▶ EXERCISE INSTRUCTIONS: Report the count of lines containing the word "else" in these records, with no other text.

▶ DATA SUPPLIED:
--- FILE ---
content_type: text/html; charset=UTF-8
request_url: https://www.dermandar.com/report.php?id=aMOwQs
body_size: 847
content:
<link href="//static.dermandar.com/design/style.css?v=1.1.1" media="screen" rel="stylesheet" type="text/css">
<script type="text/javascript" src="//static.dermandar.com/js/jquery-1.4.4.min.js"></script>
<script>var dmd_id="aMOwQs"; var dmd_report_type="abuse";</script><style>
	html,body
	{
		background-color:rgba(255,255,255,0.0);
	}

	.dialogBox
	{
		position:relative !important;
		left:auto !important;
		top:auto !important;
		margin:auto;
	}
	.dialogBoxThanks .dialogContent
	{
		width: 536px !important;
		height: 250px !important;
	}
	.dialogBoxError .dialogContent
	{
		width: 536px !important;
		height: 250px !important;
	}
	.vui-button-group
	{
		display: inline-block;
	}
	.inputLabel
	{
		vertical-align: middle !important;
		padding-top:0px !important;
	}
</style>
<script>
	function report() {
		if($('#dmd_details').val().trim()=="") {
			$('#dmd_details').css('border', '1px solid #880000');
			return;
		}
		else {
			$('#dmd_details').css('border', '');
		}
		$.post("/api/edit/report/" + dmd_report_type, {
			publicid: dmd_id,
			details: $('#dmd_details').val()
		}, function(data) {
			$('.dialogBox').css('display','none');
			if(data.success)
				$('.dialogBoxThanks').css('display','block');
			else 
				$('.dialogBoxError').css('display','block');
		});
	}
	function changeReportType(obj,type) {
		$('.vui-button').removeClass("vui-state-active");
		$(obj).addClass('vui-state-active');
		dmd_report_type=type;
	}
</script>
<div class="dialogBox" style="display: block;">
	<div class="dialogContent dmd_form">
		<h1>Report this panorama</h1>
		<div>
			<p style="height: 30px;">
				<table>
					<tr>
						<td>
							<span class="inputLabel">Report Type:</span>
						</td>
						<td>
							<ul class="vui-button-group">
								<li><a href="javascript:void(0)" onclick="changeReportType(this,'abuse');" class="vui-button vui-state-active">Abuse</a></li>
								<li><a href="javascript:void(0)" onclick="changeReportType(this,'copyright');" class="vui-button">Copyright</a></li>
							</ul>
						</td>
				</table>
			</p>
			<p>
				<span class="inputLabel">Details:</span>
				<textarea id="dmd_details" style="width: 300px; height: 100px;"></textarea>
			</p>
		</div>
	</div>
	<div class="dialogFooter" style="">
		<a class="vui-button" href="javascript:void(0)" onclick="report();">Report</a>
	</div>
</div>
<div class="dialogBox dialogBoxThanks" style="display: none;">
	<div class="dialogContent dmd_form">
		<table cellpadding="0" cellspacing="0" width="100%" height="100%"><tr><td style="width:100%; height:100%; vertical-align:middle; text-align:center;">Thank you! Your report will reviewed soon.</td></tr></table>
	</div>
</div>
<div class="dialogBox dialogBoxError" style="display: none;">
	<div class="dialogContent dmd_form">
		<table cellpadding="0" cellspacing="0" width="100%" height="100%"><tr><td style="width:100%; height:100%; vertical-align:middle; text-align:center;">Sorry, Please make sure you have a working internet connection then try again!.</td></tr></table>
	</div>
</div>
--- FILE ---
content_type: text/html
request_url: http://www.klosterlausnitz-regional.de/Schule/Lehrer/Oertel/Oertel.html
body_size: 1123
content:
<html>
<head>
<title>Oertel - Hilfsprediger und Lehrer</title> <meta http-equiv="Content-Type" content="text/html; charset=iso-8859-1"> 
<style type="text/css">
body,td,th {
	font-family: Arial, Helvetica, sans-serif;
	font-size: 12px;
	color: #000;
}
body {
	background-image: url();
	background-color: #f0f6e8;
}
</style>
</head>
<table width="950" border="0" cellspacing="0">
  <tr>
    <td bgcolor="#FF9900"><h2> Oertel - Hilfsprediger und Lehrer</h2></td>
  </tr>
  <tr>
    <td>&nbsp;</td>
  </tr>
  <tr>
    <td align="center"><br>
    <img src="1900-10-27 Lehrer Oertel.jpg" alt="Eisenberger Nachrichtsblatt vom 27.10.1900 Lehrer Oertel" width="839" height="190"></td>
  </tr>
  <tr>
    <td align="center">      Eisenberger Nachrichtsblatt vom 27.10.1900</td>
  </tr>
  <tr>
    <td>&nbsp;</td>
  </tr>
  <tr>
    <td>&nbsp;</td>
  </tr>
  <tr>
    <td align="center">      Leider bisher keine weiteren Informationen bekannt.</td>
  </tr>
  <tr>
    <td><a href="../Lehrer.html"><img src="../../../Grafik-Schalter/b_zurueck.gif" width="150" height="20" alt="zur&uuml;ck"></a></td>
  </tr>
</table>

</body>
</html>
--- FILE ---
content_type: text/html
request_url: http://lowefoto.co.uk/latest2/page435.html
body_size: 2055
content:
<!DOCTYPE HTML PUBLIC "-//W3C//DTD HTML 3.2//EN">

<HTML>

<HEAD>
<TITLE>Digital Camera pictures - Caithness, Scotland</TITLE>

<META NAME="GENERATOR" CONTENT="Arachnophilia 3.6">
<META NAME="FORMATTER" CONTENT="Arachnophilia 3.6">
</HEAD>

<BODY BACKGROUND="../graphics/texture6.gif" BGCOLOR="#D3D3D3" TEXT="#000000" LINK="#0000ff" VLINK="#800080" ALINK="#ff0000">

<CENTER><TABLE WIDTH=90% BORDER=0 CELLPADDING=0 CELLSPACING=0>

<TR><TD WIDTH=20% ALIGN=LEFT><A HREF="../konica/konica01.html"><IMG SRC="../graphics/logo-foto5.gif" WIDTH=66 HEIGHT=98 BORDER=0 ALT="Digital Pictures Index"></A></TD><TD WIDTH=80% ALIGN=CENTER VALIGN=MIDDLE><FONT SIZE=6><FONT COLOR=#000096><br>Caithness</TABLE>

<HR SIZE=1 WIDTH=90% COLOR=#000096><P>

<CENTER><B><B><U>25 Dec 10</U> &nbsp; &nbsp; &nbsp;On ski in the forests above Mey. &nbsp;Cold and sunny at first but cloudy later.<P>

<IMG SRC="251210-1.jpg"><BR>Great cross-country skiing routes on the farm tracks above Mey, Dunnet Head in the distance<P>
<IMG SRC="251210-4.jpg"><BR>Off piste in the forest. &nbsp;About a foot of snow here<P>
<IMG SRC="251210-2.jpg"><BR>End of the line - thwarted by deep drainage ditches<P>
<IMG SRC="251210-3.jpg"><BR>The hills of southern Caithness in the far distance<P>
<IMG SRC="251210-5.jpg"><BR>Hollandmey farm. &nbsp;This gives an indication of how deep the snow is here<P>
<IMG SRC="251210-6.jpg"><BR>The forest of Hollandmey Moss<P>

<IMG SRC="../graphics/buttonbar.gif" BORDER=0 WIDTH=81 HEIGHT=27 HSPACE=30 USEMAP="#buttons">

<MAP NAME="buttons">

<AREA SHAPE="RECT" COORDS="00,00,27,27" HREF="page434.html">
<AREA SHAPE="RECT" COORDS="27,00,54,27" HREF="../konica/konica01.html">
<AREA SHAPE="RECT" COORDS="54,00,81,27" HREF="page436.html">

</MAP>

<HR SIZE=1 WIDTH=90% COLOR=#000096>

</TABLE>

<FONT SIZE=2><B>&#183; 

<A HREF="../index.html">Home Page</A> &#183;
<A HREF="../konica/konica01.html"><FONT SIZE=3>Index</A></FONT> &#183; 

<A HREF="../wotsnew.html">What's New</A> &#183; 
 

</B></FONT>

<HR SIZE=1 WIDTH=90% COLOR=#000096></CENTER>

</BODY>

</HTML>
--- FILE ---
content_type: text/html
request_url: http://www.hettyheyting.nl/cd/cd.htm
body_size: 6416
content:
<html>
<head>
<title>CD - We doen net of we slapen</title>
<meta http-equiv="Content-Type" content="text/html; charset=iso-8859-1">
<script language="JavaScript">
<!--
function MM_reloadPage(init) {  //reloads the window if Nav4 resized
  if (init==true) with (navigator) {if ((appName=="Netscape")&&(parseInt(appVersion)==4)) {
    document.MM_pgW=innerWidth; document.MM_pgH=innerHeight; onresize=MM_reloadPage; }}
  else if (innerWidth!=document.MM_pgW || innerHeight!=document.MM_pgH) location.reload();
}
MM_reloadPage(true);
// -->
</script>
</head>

▶ YOUR SOLUTION: 3